“IL CARCERE È UNA CATTEDRALE DI DOLORE”: DOPO LA PORTA SANTA A REBIBBIA PARLA IL CARDINALE ZUPPI SULLA NECESSITÀ DI RIPORTARE SPERANZE OLTRE LE SBARRE
L’apertura della Porta Santa nel carcere di Rebibbia è stata voluta con forza da Papa Francesco tra i primissimi riti del Giubileo 2025 dedicato alla speranza: il cardinale Matteo Maria Zuppi, nella prefazione al libro “I volti della povertà in carcere”, spiega perché occorre ripartire (anche) dalle carceri per riscoprire la speranza cristiana incarnata dal Figlio di Dio che ai suoi discepoli attoniti disse “Ero in carcere e non mi avete visitato”. La prefazione dell’arcivescovo di Bologna, pubblicata oggi su “La Stampa” l’indomani dell’apertura della Porta Santa a Rebibbia, vede Zuppi cimentarsi nel complesso resoconto sulla situazione carceraria in Italia: 243 morti di cui 89 suicidi nel solo 2024, sovraffollamento ben oltre il 100% delle capacità delle singole carceri, drammi e storie che purtroppo raccontano di una situazione difficile in molti istituti del Paese.
Esempi virtuosi di contro ve ne sono e fanno ben comprendere come sia possibile ancora oggi puntare sul fattore umano-educativo per assolvere appieno il compito della Costituzione sul fronte detenuti, ovvero la rieducazione del condannato con umanità e dignità: il Card. Zuppi invita tutti a non giudicare né condannare chi già sta scontando pene per reati anche gravissimi. In carcere si va per incontrare e per ascoltare, prima di tutto: «serve vedere oltre il danno provocato», la dignità inizia dal fatto che il detenuto non è numero di matricola ma una persona. «Il carcere non può essere un inferno, ma il purgatorio», altrimenti non c’è futuro e non si alimenta alcuna speranza. Come ha detto il Papa aprendo la Porta Santa dentro Rebibbia, il carcere è una «cattedrale di dolore» a cui serve spalancare le porte della speranza: il cardinale Zuppi invita a camminare assieme ai fratelli che hanno sbagliato, con amore in quanto «ci fa riconoscere nell’altro la persona è che degna della nostra compassione».

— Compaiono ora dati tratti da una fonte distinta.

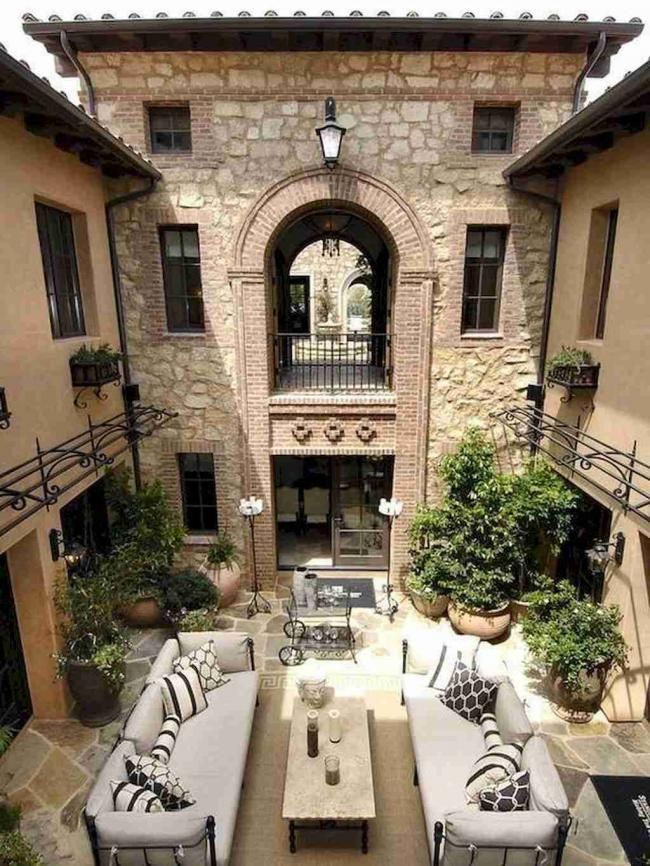 20 Design Of European Living Rooms And Decor Ideas Livingroom Livingroomideas Livingroo Spanish Style Homes Mediterranean Style House Plans Tuscan Courtyard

“LA RIEDUCAZIONE DÀ VERA SICUREZZA”: LA PROPOSTA DEL PRESIDENTE CEI CONTRO IL DRAMMA DELLE CARCERI ITALIANE
Incontrando le varie storie raccontate dal libro di Matteo Pernaselci e Rossana Ruggiero, il Presidente della Chiesa Italiana non nasconde la gravità dei reati compiuti da chi è dietro le sbarre: Zuppi chiede però di fare un passo in più, lo stesso “incarnato” da Papa Francesco nella sua costante vicinanza ai detenuti incarcerati. Serve tornare a parlare di rieducazione e di pene, l’unica scelta non è affatto quella della «chiave buttata» per «farla pagare» a chi ha sbagliato. Questo non crea futuro e non crea nemmeno una maggiore sicurezza nella società, rileva ancora il Card. Zuppi nella sua prefazione.
«Servono pene alternative per rieducare, un carcere solo punitivo non è civile, umano e nemmeno italiano», nel senso che non risponde a quanto sottoscritto dalla Costituzione dove si parla appunto di pena rieducativa: per il Presidente dei vescovi italiani, la sicurezza di un Paese non è data dalle «famose chiavi da buttare» ma dal suo contrario, ovvero «dalla rieducazione» da affiancare alla sicurezza e certezza delle pene. Le pene alternative, conclude il Card. Zuppi, devono essere proporzionate e amministrate con saggezza, ma sono le uniche in grado di cambiare nel meglio la situazione drammatica in alcune carceri del nostro Paese: non si tratta di essere più «buonisti» ma semmai di riconoscere che «ognuno può essere diverso, riscattarsi dal passato e progettare un futuro di bene».